Reproduce the data verbatim, from the line containing "What is the distance separating" through the end of the data, with both of those lines included.

_DATASET_:

════

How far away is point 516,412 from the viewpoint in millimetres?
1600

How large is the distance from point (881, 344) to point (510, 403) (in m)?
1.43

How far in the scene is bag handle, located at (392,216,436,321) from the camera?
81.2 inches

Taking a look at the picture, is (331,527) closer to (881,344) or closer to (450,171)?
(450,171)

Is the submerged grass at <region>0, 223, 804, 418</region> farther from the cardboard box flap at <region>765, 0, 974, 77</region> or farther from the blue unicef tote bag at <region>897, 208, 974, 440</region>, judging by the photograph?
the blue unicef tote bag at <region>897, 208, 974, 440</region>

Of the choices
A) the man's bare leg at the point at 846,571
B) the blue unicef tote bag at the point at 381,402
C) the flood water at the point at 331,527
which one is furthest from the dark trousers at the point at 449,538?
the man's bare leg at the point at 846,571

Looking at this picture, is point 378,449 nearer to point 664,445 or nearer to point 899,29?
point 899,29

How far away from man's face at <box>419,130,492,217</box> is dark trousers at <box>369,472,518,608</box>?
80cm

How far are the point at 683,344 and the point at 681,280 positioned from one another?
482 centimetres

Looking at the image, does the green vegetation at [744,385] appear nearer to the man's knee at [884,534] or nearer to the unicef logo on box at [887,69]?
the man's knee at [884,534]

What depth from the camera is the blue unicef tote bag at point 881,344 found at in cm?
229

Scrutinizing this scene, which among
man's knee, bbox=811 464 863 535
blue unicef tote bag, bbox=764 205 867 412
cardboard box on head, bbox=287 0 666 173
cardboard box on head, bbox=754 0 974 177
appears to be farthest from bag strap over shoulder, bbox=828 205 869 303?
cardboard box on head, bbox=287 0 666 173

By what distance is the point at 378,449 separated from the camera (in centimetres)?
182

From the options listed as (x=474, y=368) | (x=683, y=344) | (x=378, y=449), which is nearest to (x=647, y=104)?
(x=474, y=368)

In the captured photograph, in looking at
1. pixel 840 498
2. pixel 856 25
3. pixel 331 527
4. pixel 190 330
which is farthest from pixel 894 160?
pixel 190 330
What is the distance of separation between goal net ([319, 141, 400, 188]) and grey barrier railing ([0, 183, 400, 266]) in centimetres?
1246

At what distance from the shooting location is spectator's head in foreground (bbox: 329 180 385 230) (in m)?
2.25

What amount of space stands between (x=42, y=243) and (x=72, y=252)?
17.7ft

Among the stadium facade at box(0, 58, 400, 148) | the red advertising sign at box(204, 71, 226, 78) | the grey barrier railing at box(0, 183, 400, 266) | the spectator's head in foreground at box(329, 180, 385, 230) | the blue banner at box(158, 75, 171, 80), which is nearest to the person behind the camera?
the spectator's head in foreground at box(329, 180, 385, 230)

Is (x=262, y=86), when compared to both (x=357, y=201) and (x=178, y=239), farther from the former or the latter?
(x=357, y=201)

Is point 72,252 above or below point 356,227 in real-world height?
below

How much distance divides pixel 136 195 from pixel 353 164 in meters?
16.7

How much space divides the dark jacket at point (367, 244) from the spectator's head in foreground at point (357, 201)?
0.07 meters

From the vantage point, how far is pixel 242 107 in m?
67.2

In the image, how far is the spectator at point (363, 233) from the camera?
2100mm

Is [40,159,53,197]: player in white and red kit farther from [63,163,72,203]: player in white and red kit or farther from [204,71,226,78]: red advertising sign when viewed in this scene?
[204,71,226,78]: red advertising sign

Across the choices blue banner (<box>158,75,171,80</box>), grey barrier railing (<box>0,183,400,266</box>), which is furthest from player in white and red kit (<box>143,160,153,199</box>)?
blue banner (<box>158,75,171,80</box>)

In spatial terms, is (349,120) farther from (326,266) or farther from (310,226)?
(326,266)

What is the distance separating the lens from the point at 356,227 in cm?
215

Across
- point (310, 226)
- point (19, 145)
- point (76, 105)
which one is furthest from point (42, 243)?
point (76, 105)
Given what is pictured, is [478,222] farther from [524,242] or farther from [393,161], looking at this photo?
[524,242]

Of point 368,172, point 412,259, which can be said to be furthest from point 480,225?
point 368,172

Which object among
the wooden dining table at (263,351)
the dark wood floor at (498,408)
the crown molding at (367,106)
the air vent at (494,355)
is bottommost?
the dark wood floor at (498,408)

════

_ANSWER IN FULL_:
What is the distance separating the lens from the point at 356,227 in cm?
215

Across
- point (310, 226)
- point (19, 145)
- point (76, 105)
which one is furthest from point (42, 243)?
point (76, 105)
Given what is pictured, is [478,222] farther from [524,242] or farther from [393,161], looking at this photo?
[524,242]

Of point 368,172, point 412,259, which can be said to be furthest from point 480,225?
point 368,172

Which object among
the wooden dining table at (263,351)
the dark wood floor at (498,408)
the crown molding at (367,106)
the air vent at (494,355)
is bottommost?
the dark wood floor at (498,408)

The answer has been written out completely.